- What to produce
Which lines of the entries below contain the string "jersey", matching case? Show each of those lines in full.

- Entries shown
══════════
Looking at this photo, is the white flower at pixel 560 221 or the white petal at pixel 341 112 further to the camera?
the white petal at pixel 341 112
══════════
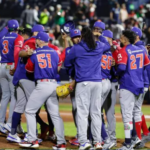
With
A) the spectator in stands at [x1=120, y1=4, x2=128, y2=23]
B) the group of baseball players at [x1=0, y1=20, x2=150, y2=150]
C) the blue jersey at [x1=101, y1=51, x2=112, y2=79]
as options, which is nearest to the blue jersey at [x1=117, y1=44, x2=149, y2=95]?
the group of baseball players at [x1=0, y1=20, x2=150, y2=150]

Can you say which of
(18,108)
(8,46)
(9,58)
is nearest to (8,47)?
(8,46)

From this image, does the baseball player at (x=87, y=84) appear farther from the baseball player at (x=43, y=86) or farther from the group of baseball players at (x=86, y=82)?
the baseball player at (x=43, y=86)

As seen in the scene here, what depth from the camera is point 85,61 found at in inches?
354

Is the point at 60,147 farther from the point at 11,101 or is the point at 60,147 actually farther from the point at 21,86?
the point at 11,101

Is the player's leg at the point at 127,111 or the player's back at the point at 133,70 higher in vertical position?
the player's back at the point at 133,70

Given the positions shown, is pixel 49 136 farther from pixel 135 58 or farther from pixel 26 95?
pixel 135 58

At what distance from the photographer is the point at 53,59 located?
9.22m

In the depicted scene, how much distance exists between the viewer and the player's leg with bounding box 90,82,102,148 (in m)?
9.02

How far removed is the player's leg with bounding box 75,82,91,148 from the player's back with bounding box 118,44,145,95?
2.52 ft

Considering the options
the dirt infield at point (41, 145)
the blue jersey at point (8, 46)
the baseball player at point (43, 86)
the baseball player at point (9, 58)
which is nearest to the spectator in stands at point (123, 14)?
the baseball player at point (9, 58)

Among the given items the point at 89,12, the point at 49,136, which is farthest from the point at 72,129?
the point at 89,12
══════════
- Correct result
C) the blue jersey at [x1=101, y1=51, x2=112, y2=79]
as options, which is nearest to the blue jersey at [x1=117, y1=44, x2=149, y2=95]?
the blue jersey at point (8, 46)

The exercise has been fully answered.